▶ _問題_: 課題文によると、買収提案が実現した場合、ヴィシエント・バイオサイエンシスはオーガノボの株式の何％を保有することになりますか。

------ 課題文

ヴィシエント・バイオサイエンシスがオーガノボに買収提案

業績不振から株価が低迷しているバイオ3Dプリンターメーカーのオーガノボに、創薬ベンチャー企業のヴィシエント・バイオサイエンシスが買収提案を行った。提案によると、オーガノボが新たに新株を発行し、ヴィシエント・バイオサイエンシスが買収、オーガノボの株式の57%を保有する筆頭株主になる。残りの43%はオーガノボの既存株主の持ち分となる。

オーガノボのテイラー・クラウチCEOは、ヴィシエント・バイオサイエンシスの買収提案を前向きに検討しているという。

今年8月にオーガノボは「複数の経営の戦略的代替案」を検討していると発表し、自社の売却の可能性を示唆していた。発表を受け、オーガノボの株価は90セントから54セントに下落した。

ヴィシエント・バイオサイエンシスは2017年設立。オーガノボと同じくサンディエゴに拠点を置き、製薬企業を相手に各種の創薬プロジェクトを展開している。同社は現時点では未公開企業だが、オーガノボの株式を取得することで「リバース・マージャー」し、公開企業となる。

オーガノボは2007年設立。肝細胞のバイオインクを原料にしたバイオ3Dプリンターを製造している。同社のバイオ3Dプリンターは、製薬会社が臨床試験などに利用している。

------------
------ 分析用データ

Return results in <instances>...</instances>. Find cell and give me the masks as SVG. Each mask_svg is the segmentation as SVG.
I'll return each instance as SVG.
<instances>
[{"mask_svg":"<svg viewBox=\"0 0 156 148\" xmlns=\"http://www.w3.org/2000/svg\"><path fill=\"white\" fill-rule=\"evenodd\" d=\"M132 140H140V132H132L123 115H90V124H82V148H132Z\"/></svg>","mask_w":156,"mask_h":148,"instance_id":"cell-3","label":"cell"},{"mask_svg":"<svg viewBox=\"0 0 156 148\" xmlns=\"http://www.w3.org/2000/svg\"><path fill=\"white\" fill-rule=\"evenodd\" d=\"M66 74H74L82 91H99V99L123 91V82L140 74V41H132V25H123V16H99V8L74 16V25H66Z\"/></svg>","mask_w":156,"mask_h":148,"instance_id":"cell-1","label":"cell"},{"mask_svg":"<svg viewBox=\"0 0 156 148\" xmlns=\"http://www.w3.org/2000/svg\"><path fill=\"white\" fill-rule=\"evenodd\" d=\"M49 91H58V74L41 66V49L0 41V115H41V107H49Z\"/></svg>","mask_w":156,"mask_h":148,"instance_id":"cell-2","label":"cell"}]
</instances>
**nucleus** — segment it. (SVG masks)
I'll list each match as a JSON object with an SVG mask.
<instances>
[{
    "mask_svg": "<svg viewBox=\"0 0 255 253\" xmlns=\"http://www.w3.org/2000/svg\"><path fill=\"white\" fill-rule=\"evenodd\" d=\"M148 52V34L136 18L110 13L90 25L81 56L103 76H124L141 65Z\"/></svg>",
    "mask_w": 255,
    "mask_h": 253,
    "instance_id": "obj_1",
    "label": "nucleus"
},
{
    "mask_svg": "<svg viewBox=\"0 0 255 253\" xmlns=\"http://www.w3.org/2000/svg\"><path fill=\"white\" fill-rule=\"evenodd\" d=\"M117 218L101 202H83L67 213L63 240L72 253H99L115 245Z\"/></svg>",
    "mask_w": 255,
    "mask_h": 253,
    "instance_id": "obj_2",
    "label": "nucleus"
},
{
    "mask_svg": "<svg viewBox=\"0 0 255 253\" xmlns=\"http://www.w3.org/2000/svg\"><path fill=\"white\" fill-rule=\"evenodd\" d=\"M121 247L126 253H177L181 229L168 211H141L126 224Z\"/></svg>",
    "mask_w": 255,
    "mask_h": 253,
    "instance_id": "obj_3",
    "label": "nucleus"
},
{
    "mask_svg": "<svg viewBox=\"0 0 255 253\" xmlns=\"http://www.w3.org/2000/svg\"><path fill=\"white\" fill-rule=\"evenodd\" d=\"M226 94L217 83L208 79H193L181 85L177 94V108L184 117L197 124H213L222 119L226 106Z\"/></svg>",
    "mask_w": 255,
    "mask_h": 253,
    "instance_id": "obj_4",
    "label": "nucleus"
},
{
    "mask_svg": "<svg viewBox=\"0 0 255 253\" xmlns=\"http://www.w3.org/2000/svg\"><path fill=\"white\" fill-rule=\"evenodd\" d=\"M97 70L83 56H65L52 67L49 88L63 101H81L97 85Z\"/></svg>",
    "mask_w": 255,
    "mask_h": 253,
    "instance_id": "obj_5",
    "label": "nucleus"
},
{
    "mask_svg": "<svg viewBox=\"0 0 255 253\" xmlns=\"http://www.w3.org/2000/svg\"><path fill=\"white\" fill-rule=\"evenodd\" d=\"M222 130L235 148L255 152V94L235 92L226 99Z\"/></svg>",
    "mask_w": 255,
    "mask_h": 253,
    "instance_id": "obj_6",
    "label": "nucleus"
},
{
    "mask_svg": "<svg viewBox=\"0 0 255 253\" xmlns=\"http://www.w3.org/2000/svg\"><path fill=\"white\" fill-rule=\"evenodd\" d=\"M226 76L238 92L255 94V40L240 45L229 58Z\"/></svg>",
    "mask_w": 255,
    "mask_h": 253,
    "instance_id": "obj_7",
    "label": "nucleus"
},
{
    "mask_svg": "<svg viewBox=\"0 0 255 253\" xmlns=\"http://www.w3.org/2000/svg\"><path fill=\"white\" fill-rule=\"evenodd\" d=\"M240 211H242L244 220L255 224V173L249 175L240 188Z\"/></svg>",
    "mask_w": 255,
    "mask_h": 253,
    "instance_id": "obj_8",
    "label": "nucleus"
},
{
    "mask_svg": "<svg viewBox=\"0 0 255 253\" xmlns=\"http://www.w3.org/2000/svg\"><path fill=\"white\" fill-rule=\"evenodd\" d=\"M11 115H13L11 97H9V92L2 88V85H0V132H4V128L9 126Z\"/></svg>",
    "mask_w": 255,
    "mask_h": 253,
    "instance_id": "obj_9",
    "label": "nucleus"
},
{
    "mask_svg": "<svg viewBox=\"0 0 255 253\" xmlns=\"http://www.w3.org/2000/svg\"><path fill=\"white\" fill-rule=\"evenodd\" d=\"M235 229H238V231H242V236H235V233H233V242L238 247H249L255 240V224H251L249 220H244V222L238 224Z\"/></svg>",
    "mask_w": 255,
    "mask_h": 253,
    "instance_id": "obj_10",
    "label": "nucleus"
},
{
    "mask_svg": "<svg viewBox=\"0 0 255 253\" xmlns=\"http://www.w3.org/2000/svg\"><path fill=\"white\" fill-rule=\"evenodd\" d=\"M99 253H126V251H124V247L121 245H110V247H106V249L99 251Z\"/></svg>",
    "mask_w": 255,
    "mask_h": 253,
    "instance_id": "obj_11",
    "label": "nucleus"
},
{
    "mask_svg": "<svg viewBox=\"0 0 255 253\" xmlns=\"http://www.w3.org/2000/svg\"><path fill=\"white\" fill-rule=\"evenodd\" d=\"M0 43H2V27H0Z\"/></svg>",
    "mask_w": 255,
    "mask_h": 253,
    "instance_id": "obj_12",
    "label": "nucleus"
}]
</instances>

------------

▶ _解答_: 57％